§ Task item
Reproduce word for word the portion of the post about the huckleberry hunt that begins at the words "It was early" and ends after the words "to put out.".

Text for analysis section start

Showing posts with label huckleberries. Show all posts
Showing posts with label huckleberries. Show all posts

Saturday, September 16, 2017

Noberry Home

It was early September, time for Mary Ann and me to go on our annual huckleberry hunt. This year I hadn't had a chance to check out the crop in advance, so we didn't know what to expect. The last two years, boy howdy, the bushes were nuts. Huckleberries pushed at the margins of the forest like they were behind the velvet rope at the nightclub, saying Pick me! Pick me! And, like roadies with all the power, we were able to select just the prettiest ones most likely to put out.

"But you never know," we said this time, perfunctorily modest. The fates frown on audacity.

You never do know. Still, we approached our berry grounds with all the anticipatory glee of a postal worker taking his paycheck to Reno. And we pulled up to our accustomed turnout and charged into the woods with empty buckets and full hearts.

A half hour later, the hearts were running a pint low but nothing else had changed.

"Huh," we articulated.

"Do you suppose it's been picked over?" Mary Ann wanted to know.

With a Huckleberry Hound.

Text for analysis section end
Data section section start

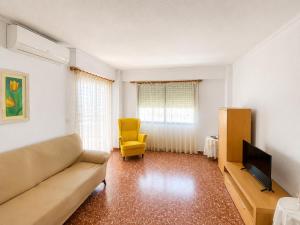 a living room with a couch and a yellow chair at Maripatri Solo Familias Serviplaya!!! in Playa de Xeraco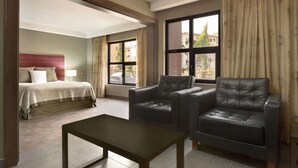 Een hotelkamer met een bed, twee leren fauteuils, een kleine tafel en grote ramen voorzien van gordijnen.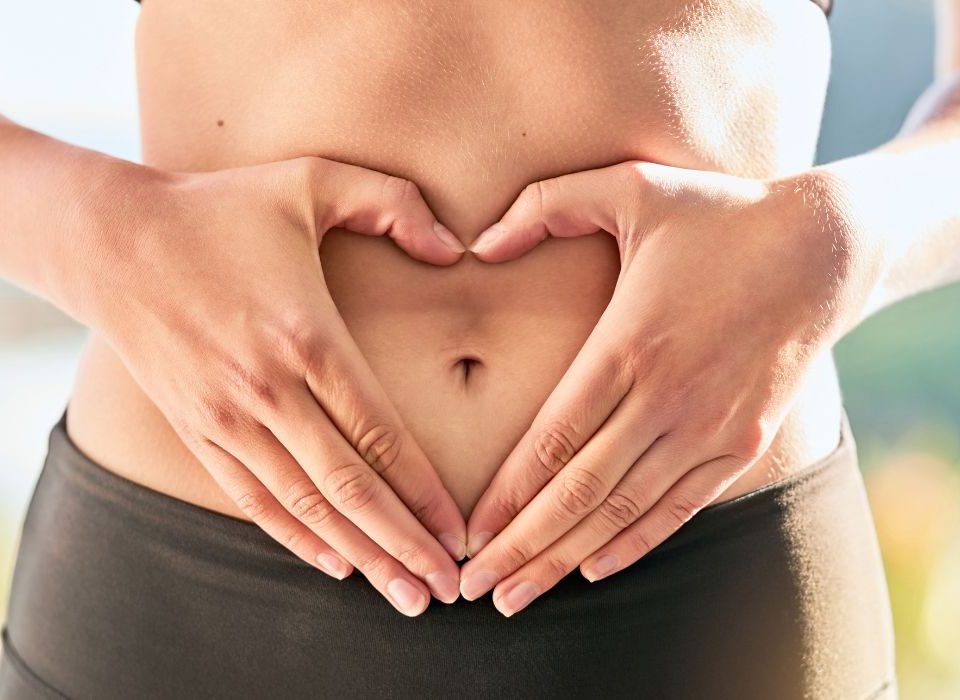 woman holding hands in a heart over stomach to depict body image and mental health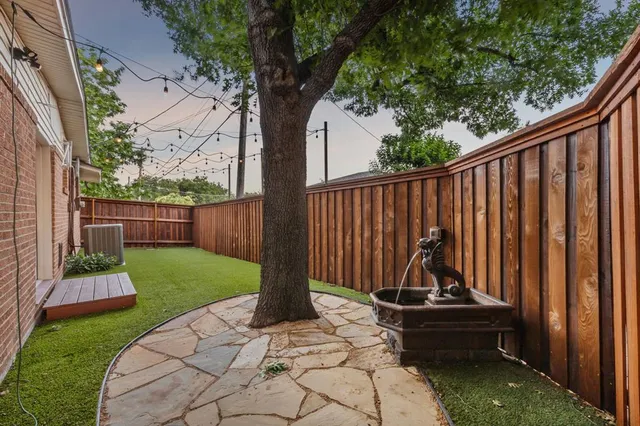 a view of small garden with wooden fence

Data section section end

§ Problem solution
It was early September, time for Mary Ann and me to go on our annual huckleberry hunt. This year I hadn't had a chance to check out the crop in advance, so we didn't know what to expect. The last two years, boy howdy, the bushes were nuts. Huckleberries pushed at the margins of the forest like they were behind the velvet rope at the nightclub, saying Pick me! Pick me! And, like roadies with all the power, we were able to select just the prettiest ones most likely to put out.